Getting the flavor of...
Fargo’s quirky charms
Forget everything you learned about Fargo, N.D., from the Coen brothers’ movie, said Laurie Hertzel in the Minneapolis Star Tribune. Well, maybe not everything. It’s true the city is a flat, chilly place full of people who are “friendly in a small-town, wide-eyed way.” But Fargo, a college town with a population of 118,000, is also hip, arty, and fun. “This I had not expected.” The five or six blocks that make up the heart of downtown are stuffed with coffee shops, art galleries, restaurants, and bars. “At night the stretch glows with funky neon.” If you need to warm up on a cold evening, order some brats, German potato salad, and North Dakota beer at the Wurst Bier Hall. During my stay, Spirit Room, a combination art gallery and yoga studio, was exhibiting “gorgeous” pen-and-ink drawings of trees by the Bulgarian artist Milena Marinov. Across the street, you’ll find another art-and-yoga gallery. “Such a centered town.”

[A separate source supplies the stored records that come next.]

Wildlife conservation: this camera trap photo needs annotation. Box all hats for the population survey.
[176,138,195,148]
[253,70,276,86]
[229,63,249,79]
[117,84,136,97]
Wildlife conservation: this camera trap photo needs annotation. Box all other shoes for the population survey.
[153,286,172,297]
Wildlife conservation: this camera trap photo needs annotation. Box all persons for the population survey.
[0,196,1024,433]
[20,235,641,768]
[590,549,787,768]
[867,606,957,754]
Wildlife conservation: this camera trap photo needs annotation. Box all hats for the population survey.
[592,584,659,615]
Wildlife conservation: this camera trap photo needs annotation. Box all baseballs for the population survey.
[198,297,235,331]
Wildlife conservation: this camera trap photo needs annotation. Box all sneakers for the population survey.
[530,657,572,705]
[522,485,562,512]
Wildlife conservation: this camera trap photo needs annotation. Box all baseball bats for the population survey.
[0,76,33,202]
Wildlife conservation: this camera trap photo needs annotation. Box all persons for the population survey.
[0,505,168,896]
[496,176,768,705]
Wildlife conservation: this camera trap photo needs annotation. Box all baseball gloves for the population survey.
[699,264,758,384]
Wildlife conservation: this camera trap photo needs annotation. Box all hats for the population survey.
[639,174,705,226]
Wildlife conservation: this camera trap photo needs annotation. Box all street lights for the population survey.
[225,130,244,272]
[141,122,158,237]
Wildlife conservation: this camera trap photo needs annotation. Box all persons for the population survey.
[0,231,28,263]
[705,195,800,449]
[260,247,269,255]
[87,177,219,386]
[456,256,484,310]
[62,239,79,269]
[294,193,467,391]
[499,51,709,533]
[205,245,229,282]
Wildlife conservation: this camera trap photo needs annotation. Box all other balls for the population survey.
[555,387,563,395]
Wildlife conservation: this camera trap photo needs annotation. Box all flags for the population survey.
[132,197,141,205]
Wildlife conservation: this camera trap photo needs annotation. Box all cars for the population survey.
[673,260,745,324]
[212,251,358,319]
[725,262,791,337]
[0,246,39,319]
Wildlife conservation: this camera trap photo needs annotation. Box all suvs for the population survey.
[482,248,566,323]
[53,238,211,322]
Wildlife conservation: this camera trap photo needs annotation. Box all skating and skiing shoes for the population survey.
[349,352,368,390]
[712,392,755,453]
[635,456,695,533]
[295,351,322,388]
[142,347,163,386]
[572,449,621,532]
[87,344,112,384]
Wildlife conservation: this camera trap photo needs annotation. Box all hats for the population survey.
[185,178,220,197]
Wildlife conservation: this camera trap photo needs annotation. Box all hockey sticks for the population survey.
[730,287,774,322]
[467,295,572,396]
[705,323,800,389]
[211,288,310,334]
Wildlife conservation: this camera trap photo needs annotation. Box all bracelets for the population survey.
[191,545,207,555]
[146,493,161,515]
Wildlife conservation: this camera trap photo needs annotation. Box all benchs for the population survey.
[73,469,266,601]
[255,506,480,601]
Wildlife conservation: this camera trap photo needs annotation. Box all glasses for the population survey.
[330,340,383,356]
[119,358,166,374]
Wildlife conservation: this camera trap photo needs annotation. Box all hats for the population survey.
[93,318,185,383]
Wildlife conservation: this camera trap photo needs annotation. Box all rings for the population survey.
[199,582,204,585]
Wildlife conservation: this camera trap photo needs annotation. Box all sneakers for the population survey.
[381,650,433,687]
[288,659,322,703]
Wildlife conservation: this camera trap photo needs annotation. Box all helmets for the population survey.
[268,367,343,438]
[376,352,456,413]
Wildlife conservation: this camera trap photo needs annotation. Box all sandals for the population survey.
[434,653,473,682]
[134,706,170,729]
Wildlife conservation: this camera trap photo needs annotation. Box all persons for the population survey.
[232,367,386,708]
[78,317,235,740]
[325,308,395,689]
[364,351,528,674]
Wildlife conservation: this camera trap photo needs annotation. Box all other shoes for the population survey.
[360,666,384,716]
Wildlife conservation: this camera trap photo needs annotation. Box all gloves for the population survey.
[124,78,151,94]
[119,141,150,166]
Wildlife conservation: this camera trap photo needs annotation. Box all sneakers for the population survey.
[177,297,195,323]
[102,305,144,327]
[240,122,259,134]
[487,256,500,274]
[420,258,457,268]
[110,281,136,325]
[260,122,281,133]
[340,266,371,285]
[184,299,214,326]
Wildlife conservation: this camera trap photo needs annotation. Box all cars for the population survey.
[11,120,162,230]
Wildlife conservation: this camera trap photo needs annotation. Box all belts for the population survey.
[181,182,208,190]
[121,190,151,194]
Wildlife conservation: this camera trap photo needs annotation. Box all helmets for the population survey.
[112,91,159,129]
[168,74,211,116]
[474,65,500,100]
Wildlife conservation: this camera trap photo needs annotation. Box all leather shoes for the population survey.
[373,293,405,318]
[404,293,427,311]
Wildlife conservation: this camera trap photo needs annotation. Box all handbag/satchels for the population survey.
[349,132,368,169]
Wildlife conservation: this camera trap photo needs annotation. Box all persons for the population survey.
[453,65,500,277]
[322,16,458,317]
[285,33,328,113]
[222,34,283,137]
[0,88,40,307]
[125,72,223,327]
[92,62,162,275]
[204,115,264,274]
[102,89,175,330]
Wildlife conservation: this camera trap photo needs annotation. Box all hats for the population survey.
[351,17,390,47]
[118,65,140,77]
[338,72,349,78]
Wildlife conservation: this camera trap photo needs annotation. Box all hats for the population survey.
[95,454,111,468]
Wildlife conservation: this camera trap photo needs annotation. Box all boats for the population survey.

Rhode Island’s secret south
There’s far more to Rhode Island than Newport, said John Carpenter in the Chicago Tribune. Head to the southern tip of Rhode Island’s mainland and you’ll find uncrowded coastal towns that are more affordable and “every bit as beautiful” as New England’s most popular seaside destinations. The area hasn’t changed much since my parents first brought me to Point Judith as an infant in 1962. Now my family and I enjoy quiet summers in a rental cottage or condo, swimming in the gentle waves at Roger W. Wheeler State Beach and buying lobster fresh off the boats in Galilee, a bustling fishing village. For classic Rhode Island fare like clear clam chowder, try Aunt Carrie’s seafood joint near Point Judith. Then there’s the Matunuck Oyster Bar, which “might serve up the best meal you’ve ever eaten.” If you get a chance, visit the Point Judith Lighthouse, if only for the view. “Tip: Buy some clam cakes. Drive to the lighthouse. Sit. Eat. Breathe. Relax.”